Akupun merasakan ketentraman yang bersahaja ketika berada di dekatnya, merasakan hawa kasih sayangnya yang senantiasa tercurah, sehingga akupun selalu rindu akan kehadirannya. Tapi ternyata aku telah salah menilai. Aku mengira perhatian yang ia berikan hanya sebatas perhatian yang saling membutuhkan, dimana ketika itu aku pula sedang berada pada fase-fase yang sepi, dan aku membutuhkan lawan bicara untuk sebatas menjadi sahabat hati, atau tempat untuk saling bercurah.
Maaf karena aku sempat mengambil keuntungan darimu, dari ketentraman yang pernah kau berikan. Namun ketika kudapati engkau mendambaku, ingin mengajakku berjalan pada sebuah jalan diantara kembang-kembang cinta, aku masih tetap disini, memilih ruang-ruang yang sepi dan mengabaikan ajakanmu untuk sampai pada pantai cinta yang kau inginkan.
Sadarku atas semua sikap dan ketidakpekaanku dalam menilai hatimu, dalam menghormati kesungguhan yang telah coba kau berikan. Namun apa yang harus aku perbuat, sementara aku telah meletakkan dirimu dalam hatiku dalam sebuah ruang biasa, dan aku tidak menaruh cinta yang lain selain cinta untuk persahabatan.

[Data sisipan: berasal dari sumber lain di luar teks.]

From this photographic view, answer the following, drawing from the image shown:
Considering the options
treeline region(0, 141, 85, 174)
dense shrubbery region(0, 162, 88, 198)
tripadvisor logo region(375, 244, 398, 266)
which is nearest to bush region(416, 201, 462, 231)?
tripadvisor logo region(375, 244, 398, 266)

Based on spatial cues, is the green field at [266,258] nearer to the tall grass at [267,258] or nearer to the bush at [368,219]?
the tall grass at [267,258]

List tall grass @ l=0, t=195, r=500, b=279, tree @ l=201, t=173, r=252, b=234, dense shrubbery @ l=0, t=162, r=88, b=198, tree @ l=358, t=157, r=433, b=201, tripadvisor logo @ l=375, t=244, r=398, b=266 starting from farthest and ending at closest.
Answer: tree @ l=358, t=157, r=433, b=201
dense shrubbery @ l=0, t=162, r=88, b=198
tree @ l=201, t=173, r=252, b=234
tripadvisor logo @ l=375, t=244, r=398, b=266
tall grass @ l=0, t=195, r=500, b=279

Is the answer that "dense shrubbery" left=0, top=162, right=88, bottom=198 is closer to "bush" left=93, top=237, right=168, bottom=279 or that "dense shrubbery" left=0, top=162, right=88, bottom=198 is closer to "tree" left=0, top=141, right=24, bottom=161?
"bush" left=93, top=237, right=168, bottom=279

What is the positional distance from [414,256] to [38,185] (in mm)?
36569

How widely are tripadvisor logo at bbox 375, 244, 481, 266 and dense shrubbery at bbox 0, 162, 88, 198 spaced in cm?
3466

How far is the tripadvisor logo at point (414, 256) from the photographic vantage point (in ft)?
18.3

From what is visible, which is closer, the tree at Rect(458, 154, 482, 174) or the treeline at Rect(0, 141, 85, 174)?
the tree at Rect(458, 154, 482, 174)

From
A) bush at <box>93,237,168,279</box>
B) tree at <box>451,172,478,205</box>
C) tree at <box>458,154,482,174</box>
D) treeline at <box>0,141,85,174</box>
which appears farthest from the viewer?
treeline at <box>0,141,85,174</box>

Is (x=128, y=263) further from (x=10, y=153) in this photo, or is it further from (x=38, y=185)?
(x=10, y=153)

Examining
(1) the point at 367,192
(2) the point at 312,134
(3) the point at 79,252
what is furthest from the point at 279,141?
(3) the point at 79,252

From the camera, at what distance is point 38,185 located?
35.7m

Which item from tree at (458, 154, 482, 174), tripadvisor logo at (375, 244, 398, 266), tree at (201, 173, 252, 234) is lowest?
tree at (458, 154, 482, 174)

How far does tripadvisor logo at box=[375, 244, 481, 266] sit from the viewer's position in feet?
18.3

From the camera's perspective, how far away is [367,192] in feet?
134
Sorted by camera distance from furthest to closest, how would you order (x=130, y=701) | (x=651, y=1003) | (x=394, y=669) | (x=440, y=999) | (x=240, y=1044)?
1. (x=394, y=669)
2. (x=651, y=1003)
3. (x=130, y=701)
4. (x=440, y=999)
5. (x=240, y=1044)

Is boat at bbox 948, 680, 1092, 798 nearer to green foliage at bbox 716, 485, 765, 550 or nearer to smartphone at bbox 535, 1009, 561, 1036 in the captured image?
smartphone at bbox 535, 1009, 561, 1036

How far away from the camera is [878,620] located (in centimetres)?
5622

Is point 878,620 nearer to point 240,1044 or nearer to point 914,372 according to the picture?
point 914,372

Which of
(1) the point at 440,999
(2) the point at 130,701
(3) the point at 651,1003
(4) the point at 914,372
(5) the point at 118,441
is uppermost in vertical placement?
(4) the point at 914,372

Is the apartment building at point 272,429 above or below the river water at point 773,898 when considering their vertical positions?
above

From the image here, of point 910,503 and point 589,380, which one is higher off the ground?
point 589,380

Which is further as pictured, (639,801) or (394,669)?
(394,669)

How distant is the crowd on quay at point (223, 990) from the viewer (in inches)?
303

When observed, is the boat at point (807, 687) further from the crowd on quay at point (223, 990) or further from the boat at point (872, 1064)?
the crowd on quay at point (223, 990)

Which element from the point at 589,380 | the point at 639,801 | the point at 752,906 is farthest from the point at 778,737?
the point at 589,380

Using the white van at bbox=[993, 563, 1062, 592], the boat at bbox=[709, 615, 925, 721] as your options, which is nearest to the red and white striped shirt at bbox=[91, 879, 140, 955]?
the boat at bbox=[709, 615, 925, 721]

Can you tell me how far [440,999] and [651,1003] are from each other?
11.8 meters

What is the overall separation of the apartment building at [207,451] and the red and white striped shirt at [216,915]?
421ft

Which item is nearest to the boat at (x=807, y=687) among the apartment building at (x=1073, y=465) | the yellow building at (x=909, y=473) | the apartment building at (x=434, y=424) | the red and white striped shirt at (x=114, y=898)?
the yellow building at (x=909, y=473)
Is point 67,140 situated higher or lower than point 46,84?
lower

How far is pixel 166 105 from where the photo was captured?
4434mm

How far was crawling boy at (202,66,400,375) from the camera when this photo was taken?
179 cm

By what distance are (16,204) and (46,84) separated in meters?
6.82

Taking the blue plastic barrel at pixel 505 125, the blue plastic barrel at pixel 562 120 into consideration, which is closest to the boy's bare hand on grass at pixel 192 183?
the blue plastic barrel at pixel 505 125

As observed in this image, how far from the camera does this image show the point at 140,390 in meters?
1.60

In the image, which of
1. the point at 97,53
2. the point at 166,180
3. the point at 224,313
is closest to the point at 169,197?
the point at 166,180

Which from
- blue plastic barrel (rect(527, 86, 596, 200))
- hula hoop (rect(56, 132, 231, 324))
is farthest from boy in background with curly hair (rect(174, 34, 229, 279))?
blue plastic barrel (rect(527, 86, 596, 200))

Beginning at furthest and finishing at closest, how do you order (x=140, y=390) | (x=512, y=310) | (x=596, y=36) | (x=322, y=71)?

Hingga kemudian kudapati engkau pergi dalam ruang dan waktu yang berjarak, dan aku kehilangan sapaanmu, kehilangan senyum yang dulu senantiasa kulihat dari keceriaanmu, hingga akhirnya perjalanan waktu telah mengembalikanmu dan menyapaku, “Aku lara atas segala harapan cintaku yang telah lebur. Aku lara atas kesalahpahamanku, dimana aku mengira kau juga merasakan apa yang selama ini aku rasakan. Aku memandang dan berbicara kepadamu dengan cinta, tapi kau tak sedikitpun menganggap bahwa itu sebagai cinta.”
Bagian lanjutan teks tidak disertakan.